A US House of Representatives committee has approved a bipartisan bill to support federal research and development (R&D) and stimulate private investment in advanced nuclear reactor technologies. The approval came as President Barack Obama said the country must move away from "dirty energy".
The Committee on Science, Space, and Technology yesterday approved the Nuclear Energy Innovation Capabilities Act. The bill was introduced by energy subcommittee chairman Randy Weber (R-Texas), along with full committee ranking member Eddie Bernice Johnson (D-Texas) and chairman Lamar Smith (R-Texas).
The legislation directs the Department of Energy (DOE) to prioritize federal R&D infrastructure that will enable the private sector to invest in advanced reactor technologies and provide a clear path forward to attract private investment for prototype development at DOE laboratories.

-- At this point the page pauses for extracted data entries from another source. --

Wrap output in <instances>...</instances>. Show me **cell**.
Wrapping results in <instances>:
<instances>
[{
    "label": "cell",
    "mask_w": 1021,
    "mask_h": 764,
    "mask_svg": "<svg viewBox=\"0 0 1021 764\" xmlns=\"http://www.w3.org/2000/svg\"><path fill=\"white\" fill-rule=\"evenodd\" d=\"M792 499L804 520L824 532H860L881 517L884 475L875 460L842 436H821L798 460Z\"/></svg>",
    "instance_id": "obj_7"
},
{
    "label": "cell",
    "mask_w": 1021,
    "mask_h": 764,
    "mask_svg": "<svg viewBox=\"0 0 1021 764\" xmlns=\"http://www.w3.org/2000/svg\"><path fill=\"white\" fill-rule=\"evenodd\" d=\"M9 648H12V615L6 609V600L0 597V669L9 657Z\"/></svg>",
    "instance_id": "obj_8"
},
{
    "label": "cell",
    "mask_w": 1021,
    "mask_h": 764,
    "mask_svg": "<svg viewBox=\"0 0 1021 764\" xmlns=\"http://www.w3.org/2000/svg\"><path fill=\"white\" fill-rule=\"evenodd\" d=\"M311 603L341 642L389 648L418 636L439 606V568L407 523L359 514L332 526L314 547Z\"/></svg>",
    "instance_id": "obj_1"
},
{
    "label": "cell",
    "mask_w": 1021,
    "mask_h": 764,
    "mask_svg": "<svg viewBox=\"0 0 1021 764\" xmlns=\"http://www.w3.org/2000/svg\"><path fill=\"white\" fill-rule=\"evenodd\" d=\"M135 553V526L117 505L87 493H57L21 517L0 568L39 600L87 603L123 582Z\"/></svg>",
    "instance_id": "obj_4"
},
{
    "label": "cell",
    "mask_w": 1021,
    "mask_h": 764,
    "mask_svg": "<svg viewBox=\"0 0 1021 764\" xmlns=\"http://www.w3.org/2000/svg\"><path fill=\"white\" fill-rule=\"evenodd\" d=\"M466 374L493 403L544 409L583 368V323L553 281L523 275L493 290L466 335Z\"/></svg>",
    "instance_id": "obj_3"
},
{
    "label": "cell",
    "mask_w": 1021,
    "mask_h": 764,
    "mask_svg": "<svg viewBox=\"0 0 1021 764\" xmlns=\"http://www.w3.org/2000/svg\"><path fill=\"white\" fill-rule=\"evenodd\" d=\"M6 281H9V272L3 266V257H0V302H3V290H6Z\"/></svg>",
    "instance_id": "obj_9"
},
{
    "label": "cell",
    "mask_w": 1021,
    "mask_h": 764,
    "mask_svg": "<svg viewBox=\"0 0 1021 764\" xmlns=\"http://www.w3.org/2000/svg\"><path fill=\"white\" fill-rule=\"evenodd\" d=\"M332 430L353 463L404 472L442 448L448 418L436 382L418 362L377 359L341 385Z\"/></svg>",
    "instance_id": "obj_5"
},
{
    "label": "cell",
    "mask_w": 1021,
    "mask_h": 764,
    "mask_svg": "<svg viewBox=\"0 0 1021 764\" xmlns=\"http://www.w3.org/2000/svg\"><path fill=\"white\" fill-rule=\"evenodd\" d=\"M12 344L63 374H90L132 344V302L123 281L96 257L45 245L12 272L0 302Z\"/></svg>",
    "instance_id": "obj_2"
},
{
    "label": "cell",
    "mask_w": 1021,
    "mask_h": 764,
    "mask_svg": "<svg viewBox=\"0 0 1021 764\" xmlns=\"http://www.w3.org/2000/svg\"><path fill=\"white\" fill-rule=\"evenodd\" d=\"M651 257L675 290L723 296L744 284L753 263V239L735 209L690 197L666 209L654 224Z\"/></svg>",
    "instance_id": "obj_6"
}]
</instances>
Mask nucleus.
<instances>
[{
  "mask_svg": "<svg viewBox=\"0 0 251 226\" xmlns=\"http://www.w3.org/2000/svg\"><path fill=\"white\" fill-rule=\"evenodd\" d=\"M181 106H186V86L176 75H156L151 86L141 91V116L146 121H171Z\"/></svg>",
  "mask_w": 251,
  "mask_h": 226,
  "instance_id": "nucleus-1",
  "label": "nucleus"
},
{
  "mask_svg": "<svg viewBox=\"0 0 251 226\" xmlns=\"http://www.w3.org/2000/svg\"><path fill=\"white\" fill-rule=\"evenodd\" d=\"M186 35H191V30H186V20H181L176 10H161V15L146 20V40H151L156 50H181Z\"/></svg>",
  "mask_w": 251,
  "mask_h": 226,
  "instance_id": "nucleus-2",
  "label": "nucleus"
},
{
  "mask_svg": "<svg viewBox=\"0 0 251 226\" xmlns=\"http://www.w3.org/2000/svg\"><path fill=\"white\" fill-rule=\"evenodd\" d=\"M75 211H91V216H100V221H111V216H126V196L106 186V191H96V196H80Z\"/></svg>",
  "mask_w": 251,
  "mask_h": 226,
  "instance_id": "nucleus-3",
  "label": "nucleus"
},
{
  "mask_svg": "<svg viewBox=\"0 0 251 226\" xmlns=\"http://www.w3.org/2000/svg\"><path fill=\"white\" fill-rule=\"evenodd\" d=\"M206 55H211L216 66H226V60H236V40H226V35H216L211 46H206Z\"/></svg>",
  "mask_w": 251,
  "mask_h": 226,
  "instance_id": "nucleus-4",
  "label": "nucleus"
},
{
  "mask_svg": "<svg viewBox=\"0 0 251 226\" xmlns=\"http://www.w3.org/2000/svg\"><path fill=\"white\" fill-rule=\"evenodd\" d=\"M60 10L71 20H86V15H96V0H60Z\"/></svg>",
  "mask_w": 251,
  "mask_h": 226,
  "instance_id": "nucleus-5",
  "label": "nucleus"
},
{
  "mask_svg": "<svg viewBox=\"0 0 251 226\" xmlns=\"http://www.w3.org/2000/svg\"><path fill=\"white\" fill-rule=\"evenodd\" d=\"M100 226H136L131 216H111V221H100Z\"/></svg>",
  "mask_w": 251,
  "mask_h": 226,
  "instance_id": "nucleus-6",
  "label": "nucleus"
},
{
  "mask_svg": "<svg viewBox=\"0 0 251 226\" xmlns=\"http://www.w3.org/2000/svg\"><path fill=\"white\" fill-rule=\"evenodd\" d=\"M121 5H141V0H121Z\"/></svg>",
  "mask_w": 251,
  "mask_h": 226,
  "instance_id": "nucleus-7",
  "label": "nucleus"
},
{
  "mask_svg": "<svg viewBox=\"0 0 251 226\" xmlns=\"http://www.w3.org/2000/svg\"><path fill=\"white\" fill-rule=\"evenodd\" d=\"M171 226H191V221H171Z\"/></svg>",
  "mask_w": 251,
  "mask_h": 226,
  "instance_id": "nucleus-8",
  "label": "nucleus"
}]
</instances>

It enables the private sector to partner with national laboratories for the purpose of developing novel reactor concepts, leverages DOE's supercomputing infrastructure to accelerate nuclear energy R&D, and provides statutory direction for a DOE reactor-based fast neutron source that will operate as an open-access user facility. It also authorizes DOE to enable the private sector to construct and operate privately-funded reactor prototypes at DOE sites. In addition, the bill requires DOE to present a transparent, strategic, ten-year plan for prioritizing nuclear R&D programs.
Energy subcommittee chairman Weber said, "American must maintain our R&D capabilities, and continue to develop cutting edge nuclear technology here at home. Without prioritization outlined in this bill, we'll lose the ability to develop innovative nuclear technology and be left importing reactor designs from overseas."
"There are currently technical, economic and policy challenges that prevent nuclear energy from playing a larger role in enabling our clean energy future," said ranking member Johnson. "The Nuclear Energy Innovation Capabilities Act takes several positive steps to address these challenges.
Committee chairman Smith noted: "Nuclear power has been a proven source of safe and emission-free electricity for over half a century since it was first developed in the United States. Nuclear energy can be a clean, cheap answer to an energy independent, pro-growth, secure future if we let the science and market forces prevail."
The bill will now be debated by the full House of Representatives before passing to Congress.
The approval of the bill by the House committee came on the same day as President Obama gave his eighth and final State of the Union address.
In his speech, Obama said that tackling climate change is an "urgent challenge".
"We've got to accelerate the transition away from dirty energy," he said. "Rather than subsidize the past, we should invest in the future - especially in communities that rely on fossil fuels. That's why I'm going to push to change the way we manage our oil and coal resources, so that they better reflect the costs they impose on taxpayers and our planet."